Our data also suggest that violacein-induced activation of p38 and TNF in HL60 cells leads to growth arrest. Violacein caused decrease of c-jun expression, which is implicated in the regulation of cell proliferation and cell cycle progression. C-Jun being part of activated protein 1 (AP-1) transcription factor complex functions as a proliferation-promoting gene and is involved in cell cycle progression.²⁵  Consequently, the expression of c-Jun would be expected to change in response to a decreased proliferation and growth arrest of HL60 cells on action of violacein. In addition, we demonstrated a strong increase in p21 protein level. This protein is a typical inhibitor of cell cycle progression. Because HL60 cells are p53 (one of the activators of p21 transcription) negative of homozygous deletions,²⁴  it is conceivable that p21 induction by violacein is p53 independent. Taken together, our data suggest that the increase in p38 activity induced by violacein accounts for the activation of p21 and/or induction of cell cycle arrest at G₂/M. This hypothesis is supported by a recently published report demonstrating the requirement of p38 activation in G₂/M arrest and an increase in p21 at G₁/S phase by low doses of decitabine.²⁶  In addition, it has been demonstrated that the p21 expression can be regulated through STATs, which mechanism is p53 independent and can occur in response to TNFR1 signaling.²⁷  According to this observation and our results, we suggest that the p21 up-regulation in response to violacein could be also dependent on STATs.

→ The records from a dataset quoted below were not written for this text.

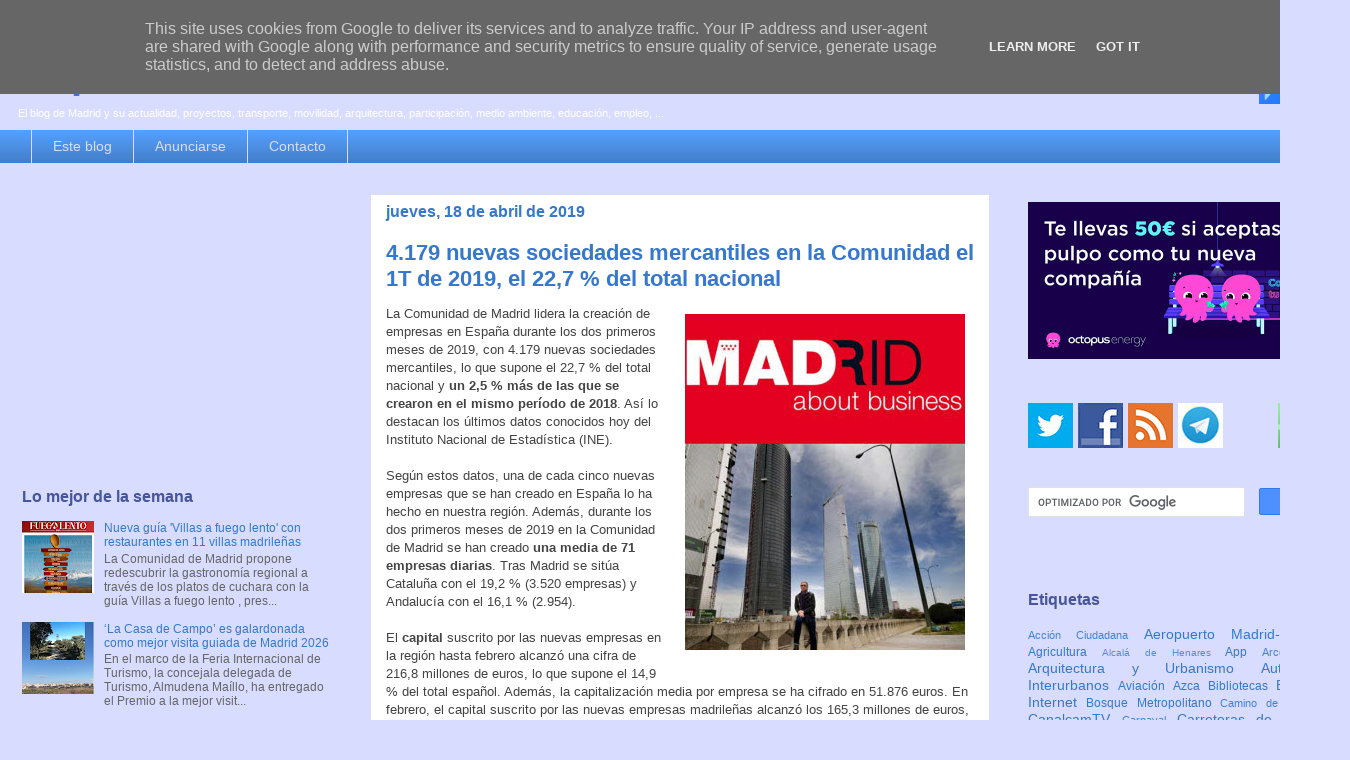

--- FILE ---
content_type: text/html; charset=UTF-8
request_url: https://www.espormadrid.es/b/stats?m=0&style=BLACK_TRANSPARENT&timeRange=LAST_WEEK&token=APq4FmBdutepvwavOIxtDTf4_a_1MZfBuIrhyR_u7wfKHbQkZFGqnsuQcqCMNl3Nn0fSy_Hdf6K4TnnEOri-5D656YgFpG06VA
body_size: 35
content:
{"total":55207,"sparklineOptions":{"backgroundColor":{"fillOpacity":0.1,"fill":"#000000"},"series":[{"areaOpacity":0.3,"color":"#202020"}]},"sparklineData":[[0,15],[1,15],[2,100],[3,23],[4,13],[5,17],[6,46],[7,20],[8,23],[9,8],[10,11],[11,14],[12,13],[13,12],[14,11],[15,14],[16,32],[17,27],[18,16],[19,16],[20,14],[21,16],[22,16],[23,18],[24,27],[25,22],[26,18],[27,16],[28,20],[29,10]],"nextTickMs":13043}

--- FILE ---
content_type: text/html; charset=utf-8
request_url: https://www.google.com/recaptcha/api2/aframe
body_size: 114
content:
<!DOCTYPE HTML><html><head><meta http-equiv="content-type" content="text/html; charset=UTF-8"></head><body><script nonce="LW4ByRBM_Zr7osvdBUmQaA">/** Anti-fraud and anti-abuse applications only. See google.com/recaptcha */ try{var clients={'sodar':'https://pagead2.googlesyndication.com/pagead/sodar?'};window.addEventListener("message",function(a){try{if(a.source===window.parent){var b=JSON.parse(a.data);var c=clients[b['id']];if(c){var d=document.createElement('img');d.src=c+b['params']+'&rc='+(localStorage.getItem("rc::a")?sessionStorage.getItem("rc::b"):"");window.document.body.appendChild(d);sessionStorage.setItem("rc::e",parseInt(sessionStorage.getItem("rc::e")||0)+1);localStorage.setItem("rc::h",'1769446261094');}}}catch(b){}});window.parent.postMessage("_grecaptcha_ready", "*");}catch(b){}</script></body></html>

An important question concerns the difference of violacein effects in the HL60, K562, U937, and the untransformed peripheral blood cells. We did not detect the same level of violacein-induced cytotoxicity or inflammatory gene transcription in the latter cell types. Although, obviously, this observation argues well for possible future clinical application of violacein, the mechanistic explanation for this observation is still unclear. Possible explanations include differences in levels of TNF receptor expression or different activity of the feedback mechanisms induced after TNF receptor activation. Alternatively, the violacein-dependent cell death of HL60 cells may be a consequence of violacein-induced TNF release and difference between the untransformed and transformed cells lies in their ability to react to violacein with TNF production. Future work is essential to distinguish between these various possibilities.

We thank Angelique Groot and Dennis Van Der Coelen for their assistance with the cytokine quantification and Jennie M. Pater for FACS analysis.